ARLINGTON, Va. -- Shareholders of Marriott International Inc. rejected the company's new dual-class stock structure in a vote at the company's annual meeting yesterday.
The plan had created two classes of stock -- one with one vote per share, another with 10. Marriott had argued that a dual-class stock would enable it to grow through mergers more easily.
But a union and several pension fund groups opposed the plan because, they said, it would allow the Marriott family to accumulate the higher-voting shares and sell common shares, while giving up little voting power.
The opposition also said the structure would protect the Marriott family from unwanted takeovers.
The Marriott family holds almost a 20 percent stake in the company, which has about 253 million shares of its common stock outstanding.
"I'm disappointed by this result, but not devastated," J. W. Marriott, the company's chairman and chief executive, told shareholders. "We've been without a dual-class structure ever since we went public in 1953."
"This vote in no way diminishes our faith in this company," Marriott said after the annual meeting.
"We will continue to grow the business aggressively."
The dual-class structure actually got a majority of the shareholder votes cast, but only 47 percent of all outstanding shares, the company said. The proposal needed 51 percent of all outstanding shares to pass.
Stock rises to $35.5625
Wall Street responded to the vote by sending Marriott's stock up $1.875 a share to $35.5625.
Desmonde Printz, a senior analyst with Proxy Monitor, a New York-based research and proxy voting agency for institutional investors, said there are quite a few companies with dual-class stock, but the plan would not have benefited Marriott shareholders.
"There's definitely a lot of truth to Marriott's argument that the dual-class stock would give them greater flexibility for acquisitions," Printz said.
"Marriott exists in an industry where it must compete with REITs that have much more room to finance acquisitions. But the dual-class stock would have also given the Marriott family an opportunity to manipulate the stock.
"It could have been a benign concern, but there was no way shareholders could be assured the Marriotts wouldn't use it for their own control."
The vote to convert the stock structure means that the only class of Marriott International stock will be Class A common.
The shares were adjusted today before the stock market opened. The newly unified Class A shares will trade under the common stock's current ticker of MAR.
The dual-class stock plan took effect in March, when Marriott International spun off from the Marriott food services business. For each Marriott share, investors got two Marriott International shares -- one share of common stock and one super-voting Class A share. The food business combined with the U.S. business of (( France's Sodexho Alliance S.A. to become Sodexho Marriott Services Inc.
Marriott agreed to put the controversial dual-class stock structure to a separate shareholder vote at yesterday's annual meeting.

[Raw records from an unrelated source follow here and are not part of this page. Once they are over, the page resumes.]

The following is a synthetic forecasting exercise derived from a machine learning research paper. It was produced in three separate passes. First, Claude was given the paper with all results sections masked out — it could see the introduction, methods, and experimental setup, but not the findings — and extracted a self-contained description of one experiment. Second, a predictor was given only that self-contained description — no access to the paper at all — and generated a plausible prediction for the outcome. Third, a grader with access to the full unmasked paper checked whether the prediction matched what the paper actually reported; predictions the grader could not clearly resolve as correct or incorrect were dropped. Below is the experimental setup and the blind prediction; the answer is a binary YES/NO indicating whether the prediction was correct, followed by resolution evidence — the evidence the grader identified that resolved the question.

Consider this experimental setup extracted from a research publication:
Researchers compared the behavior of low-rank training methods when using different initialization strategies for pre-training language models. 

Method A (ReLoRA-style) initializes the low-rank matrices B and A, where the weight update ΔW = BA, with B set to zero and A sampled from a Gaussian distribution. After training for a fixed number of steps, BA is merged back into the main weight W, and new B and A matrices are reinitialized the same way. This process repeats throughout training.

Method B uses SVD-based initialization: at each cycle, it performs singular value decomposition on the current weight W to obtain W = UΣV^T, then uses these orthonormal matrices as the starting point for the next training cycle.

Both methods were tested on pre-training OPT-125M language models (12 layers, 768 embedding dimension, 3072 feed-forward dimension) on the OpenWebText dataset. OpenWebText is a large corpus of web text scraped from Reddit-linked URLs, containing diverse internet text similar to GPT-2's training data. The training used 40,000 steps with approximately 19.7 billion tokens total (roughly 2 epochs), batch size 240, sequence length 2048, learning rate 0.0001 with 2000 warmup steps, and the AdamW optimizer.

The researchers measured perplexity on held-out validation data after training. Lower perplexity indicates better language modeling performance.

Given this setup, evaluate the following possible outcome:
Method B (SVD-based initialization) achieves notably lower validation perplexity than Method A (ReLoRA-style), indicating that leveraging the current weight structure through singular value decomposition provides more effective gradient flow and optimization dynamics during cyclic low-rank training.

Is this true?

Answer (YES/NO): YES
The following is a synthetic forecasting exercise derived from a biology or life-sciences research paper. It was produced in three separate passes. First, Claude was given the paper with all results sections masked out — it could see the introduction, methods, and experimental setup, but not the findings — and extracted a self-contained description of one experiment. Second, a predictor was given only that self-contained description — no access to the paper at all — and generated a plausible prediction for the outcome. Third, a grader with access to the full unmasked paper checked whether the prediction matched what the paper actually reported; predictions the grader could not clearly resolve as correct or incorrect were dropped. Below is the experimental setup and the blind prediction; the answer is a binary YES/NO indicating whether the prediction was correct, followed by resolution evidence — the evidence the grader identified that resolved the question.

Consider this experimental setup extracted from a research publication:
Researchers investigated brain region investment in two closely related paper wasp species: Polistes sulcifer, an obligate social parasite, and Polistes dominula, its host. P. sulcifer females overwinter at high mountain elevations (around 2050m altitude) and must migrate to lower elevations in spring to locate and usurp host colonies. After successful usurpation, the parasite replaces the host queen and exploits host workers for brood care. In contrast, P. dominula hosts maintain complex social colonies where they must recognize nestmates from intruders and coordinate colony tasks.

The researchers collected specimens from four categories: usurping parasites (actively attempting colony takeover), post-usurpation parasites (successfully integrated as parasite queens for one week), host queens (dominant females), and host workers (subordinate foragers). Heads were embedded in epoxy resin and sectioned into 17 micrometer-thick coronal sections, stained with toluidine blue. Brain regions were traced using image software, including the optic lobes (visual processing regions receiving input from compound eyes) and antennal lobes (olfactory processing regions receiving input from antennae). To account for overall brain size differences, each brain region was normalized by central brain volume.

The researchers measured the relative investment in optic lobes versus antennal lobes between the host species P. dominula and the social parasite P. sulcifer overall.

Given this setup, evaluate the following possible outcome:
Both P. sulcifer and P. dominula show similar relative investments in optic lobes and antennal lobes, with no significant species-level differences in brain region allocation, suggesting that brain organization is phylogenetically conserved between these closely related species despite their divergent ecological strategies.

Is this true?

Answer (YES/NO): NO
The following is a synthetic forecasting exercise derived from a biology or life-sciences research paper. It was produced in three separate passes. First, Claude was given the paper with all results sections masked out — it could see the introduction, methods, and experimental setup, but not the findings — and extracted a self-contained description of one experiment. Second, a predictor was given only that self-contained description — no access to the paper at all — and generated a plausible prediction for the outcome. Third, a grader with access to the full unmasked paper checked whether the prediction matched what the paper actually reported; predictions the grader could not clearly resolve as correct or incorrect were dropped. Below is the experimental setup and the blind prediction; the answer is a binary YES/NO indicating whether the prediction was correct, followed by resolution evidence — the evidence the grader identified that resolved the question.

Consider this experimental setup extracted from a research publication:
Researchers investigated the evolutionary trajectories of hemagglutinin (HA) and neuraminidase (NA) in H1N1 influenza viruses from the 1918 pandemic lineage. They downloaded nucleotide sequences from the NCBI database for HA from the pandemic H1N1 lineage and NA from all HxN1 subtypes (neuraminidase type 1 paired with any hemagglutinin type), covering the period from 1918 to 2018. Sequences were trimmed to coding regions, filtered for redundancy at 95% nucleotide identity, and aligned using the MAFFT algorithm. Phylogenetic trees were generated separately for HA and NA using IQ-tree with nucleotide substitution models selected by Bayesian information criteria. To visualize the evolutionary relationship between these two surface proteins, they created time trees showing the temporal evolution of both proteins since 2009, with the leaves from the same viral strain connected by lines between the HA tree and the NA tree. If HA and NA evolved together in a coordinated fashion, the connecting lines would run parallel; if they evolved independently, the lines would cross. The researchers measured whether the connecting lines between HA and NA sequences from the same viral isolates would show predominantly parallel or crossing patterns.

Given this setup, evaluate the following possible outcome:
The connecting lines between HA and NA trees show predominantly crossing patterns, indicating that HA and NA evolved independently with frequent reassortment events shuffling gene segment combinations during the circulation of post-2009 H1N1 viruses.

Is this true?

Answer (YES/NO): YES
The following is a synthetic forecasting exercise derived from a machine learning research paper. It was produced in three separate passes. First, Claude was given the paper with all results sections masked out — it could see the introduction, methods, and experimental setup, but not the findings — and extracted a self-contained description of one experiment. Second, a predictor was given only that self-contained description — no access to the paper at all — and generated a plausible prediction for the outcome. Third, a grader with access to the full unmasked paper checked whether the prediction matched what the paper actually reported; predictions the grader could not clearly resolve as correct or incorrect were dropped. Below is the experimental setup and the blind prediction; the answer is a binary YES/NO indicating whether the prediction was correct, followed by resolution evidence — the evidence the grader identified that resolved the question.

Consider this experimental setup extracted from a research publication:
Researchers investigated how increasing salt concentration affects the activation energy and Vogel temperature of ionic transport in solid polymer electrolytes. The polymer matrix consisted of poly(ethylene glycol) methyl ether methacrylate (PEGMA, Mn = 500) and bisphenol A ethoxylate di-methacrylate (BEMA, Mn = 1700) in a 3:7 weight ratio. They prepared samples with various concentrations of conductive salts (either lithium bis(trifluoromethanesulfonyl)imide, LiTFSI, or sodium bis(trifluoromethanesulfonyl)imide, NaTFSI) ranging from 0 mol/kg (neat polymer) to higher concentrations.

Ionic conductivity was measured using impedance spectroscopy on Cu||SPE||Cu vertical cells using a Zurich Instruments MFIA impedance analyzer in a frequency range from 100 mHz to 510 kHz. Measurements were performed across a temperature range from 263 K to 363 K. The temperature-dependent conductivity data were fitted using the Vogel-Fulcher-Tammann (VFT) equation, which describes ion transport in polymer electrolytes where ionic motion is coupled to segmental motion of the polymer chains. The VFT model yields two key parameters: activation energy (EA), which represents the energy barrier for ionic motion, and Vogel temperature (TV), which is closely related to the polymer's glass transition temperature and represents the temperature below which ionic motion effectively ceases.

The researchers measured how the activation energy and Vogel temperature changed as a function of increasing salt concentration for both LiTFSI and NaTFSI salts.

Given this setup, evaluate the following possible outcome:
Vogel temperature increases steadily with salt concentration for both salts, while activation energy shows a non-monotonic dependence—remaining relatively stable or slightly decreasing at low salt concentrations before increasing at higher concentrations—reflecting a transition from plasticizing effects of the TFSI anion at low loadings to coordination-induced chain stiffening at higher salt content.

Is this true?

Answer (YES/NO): NO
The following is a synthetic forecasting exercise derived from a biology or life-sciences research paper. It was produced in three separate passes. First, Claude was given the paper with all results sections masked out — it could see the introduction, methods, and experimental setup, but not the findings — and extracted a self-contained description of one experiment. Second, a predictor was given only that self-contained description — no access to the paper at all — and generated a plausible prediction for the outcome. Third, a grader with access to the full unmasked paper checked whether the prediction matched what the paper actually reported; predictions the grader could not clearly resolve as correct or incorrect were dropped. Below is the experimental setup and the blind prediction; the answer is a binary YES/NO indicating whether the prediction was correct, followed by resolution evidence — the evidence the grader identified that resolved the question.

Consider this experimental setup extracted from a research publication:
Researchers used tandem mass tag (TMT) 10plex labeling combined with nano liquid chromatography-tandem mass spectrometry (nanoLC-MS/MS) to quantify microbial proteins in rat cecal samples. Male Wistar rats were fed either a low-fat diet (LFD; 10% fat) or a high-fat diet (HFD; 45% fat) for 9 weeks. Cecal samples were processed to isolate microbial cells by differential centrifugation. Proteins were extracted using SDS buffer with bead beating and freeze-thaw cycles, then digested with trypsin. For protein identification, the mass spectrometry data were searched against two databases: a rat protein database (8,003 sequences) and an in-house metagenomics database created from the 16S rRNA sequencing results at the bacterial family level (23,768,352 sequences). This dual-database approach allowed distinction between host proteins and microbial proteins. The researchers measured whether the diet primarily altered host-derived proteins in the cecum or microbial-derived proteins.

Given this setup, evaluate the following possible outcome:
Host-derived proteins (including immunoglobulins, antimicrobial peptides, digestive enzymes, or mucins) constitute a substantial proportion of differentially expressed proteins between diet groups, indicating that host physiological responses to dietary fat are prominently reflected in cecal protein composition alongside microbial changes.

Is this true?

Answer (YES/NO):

The opposition groups were heartened by the result.
"Pressure brought by institutions like [ours] was realized today in the victory," said Brad Pacheco, spokesman for the Sacramento, Calif.-based California Public Employees' Retirement System pension group.
"We sent a clear message to Marriott that we want an equal and fair stock structure," he said.
The pension fund system for city employees of New York also opposed the dual-class stock structure.
Matthew S. Walker, research director for the Washington-based
Hotel Employees and Restaurant Employees International Union, said the shareholders' response to the proposal was unprecedented. The union owns shares in index funds, mutual funds and 401(k)s for Marriott employees.
'Depth of outrage'
"We had the uphill fight, but there was a depth of outrage over the Marriott family's grab for control," Walker said.
"They were trying to treat us like this is some family business that we are lucky to be a part of. It was wrong."
In other news, Bethesda-based Marriott announced that its quarterly dividend will increase 11 percent to 5 cents per share of common stock, payable July 17.
The company also approved the buyback of an additional 10 million shares of its common stock.
Marriott has repurchased about 2.8 million of its shares since March, and now has the authority to buy back an additional 17.2 million shares.